### Data extract ###
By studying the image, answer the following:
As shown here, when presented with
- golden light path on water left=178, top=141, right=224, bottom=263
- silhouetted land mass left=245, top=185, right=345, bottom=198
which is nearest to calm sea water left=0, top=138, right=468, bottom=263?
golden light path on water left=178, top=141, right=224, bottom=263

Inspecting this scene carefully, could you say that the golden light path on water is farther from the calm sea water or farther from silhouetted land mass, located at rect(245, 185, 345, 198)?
###
Reproduce all of the material above line by line, leaving every word, coordinate, and punctuation mark unchanged.

By studying the image, answer the following:
As shown here, when presented with
- golden light path on water left=178, top=141, right=224, bottom=263
- silhouetted land mass left=245, top=185, right=345, bottom=198
which is nearest to calm sea water left=0, top=138, right=468, bottom=263?
golden light path on water left=178, top=141, right=224, bottom=263

Inspecting this scene carefully, could you say that the golden light path on water is farther from the calm sea water or farther from silhouetted land mass, located at rect(245, 185, 345, 198)?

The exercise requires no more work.